Goldfinger was the first major Blockbuster Bond film. It was the second Bond film to feature an intro song (following From Russia With Love), but the Goldfinger theme is the first sung by a pop star (performed by Shirley Bassey). The villain’s name in the novel was borrowed from the architect Ernö Goldfinger, and his character bears some resemblance. Fleming faced a lawsuit from Goldfinger upon the original novel’s release. Unfortunately Fleming passed away in 1964 so he never saw the spectacular rise in popularity of the Bond saga. For Goldfinger, a balding Sean Connery started wearing a hair piece. On an interesting note: the man who walks out and shoots directly at the audience in the first three Bond films is actually a Bob Simmons, Sean Connery’s stunt double.

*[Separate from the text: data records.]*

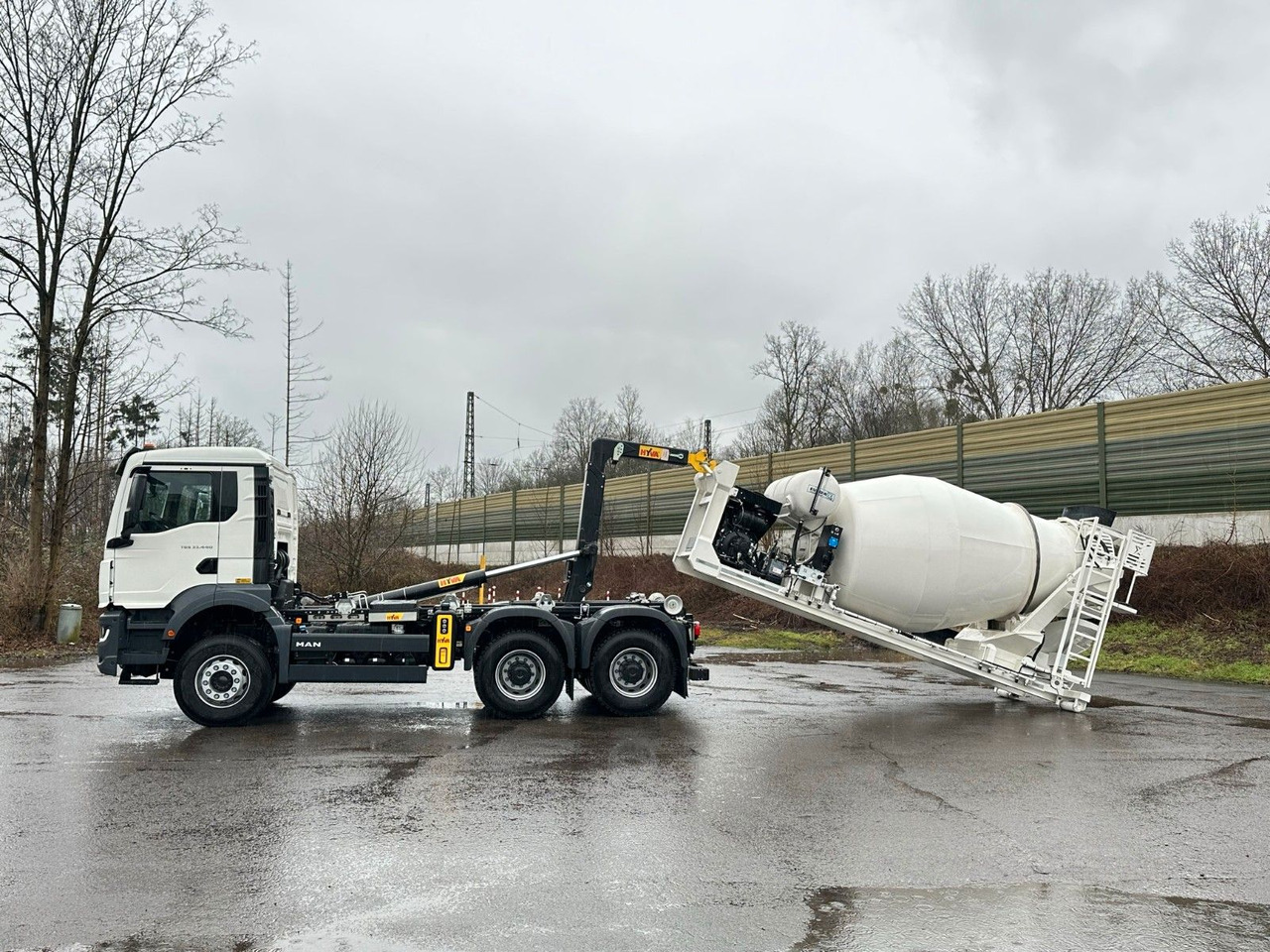 MAN TGS 33.440 6x4 Euro6e Abroller + Fahrmischer - Kamion s kukastom dizalicom, Kamion s kranom: slika MAN TGS 33.440 6x4 Euro6e Abroller + Fahrmischer - Kamion s kukastom dizalicom, Kamion s kranom MAN TGS 33.440 6x4 Euro6e Abroller + Fahrmischer - Kamion s kukastom dizalicom, Kamion s kranom: slika MAN TGS 33.440 6x4 Euro6e Abroller + Fahrmischer - Kamion s kukastom dizalicom, Kamion s kranom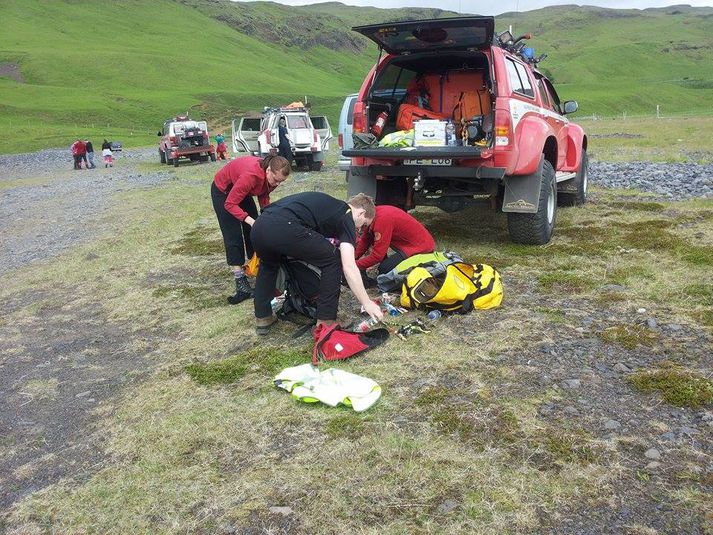Allar björgunarsveitir á Suðurlandi hafa verið kallaðar út.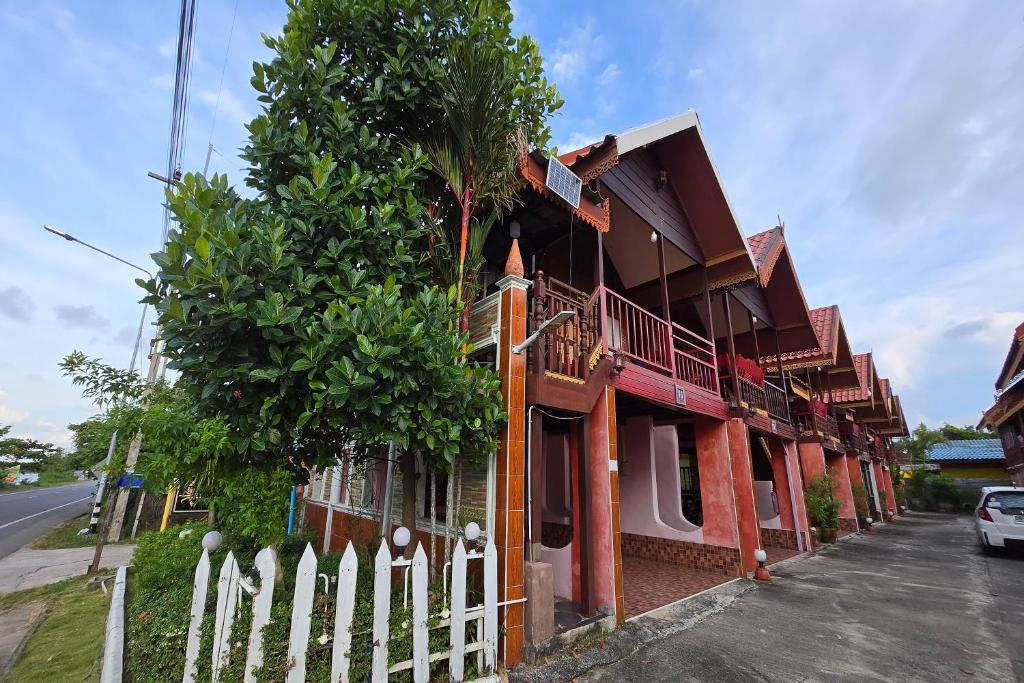 Ruean Mai KhiangLe Songkhla — photo 1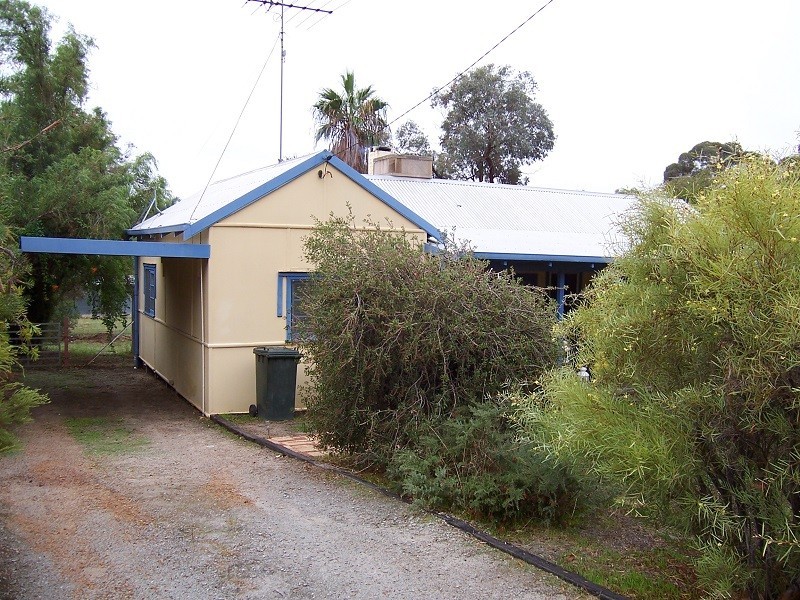 4 St George Street, Bakers Hill WA 6562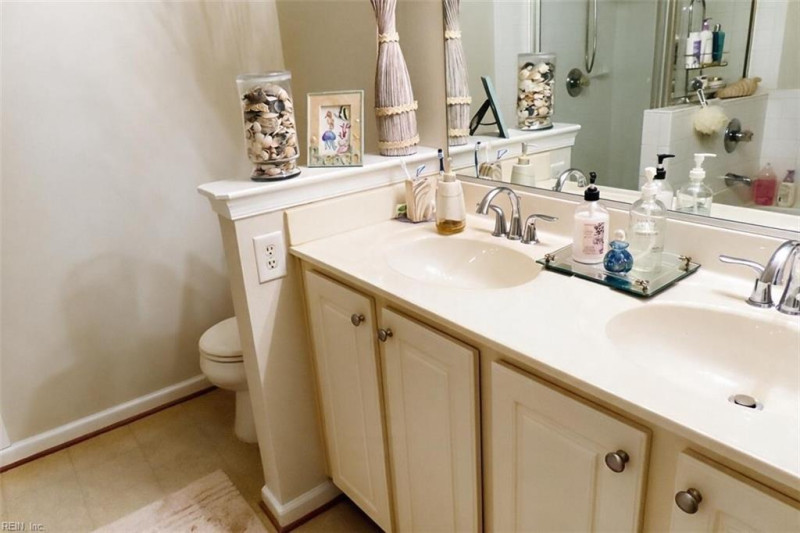 Photo 16 of 21 residential for sale in Portsmouth virginia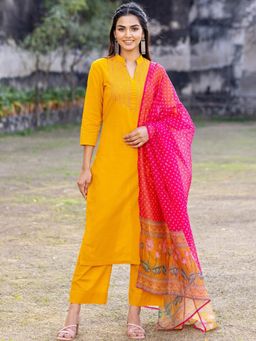 Gahan - Womens Yellow Rayon Blend Kurta with Pant & Dupatta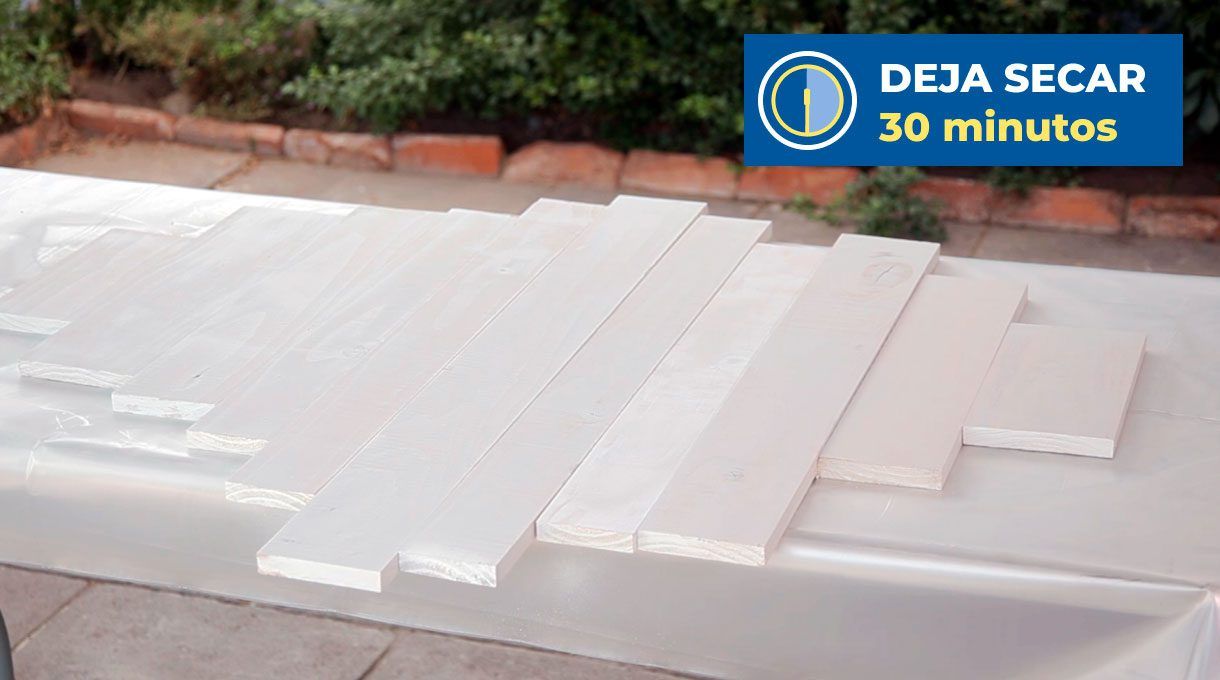 Cortes de madera pintados de blanco, secando.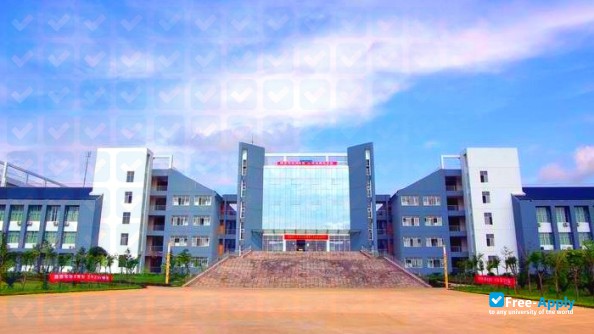 Foto de la Lijiang College of Guangxi Normal University #1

While not a great film per se, it is the standard-bearer for a James Bond film. Goldfinger is the marker for all future Bond films. It is a wildly entertaining ride, aside from a handful of predictable clichés. Many of the images in the film are iconic James Bond lore: Oddjob’s flying hat, a gold painted Bond girl, Bond’s classic Aston Martin, Goldfinger’s Rolls-Royce, Bond strapped to a table facing a laser. Some of the aggressiveness of the early Bond films is dated and challenging for a modern viewer, but nevertheless Goldfinger is a terrific film -one of the best Bond adventures.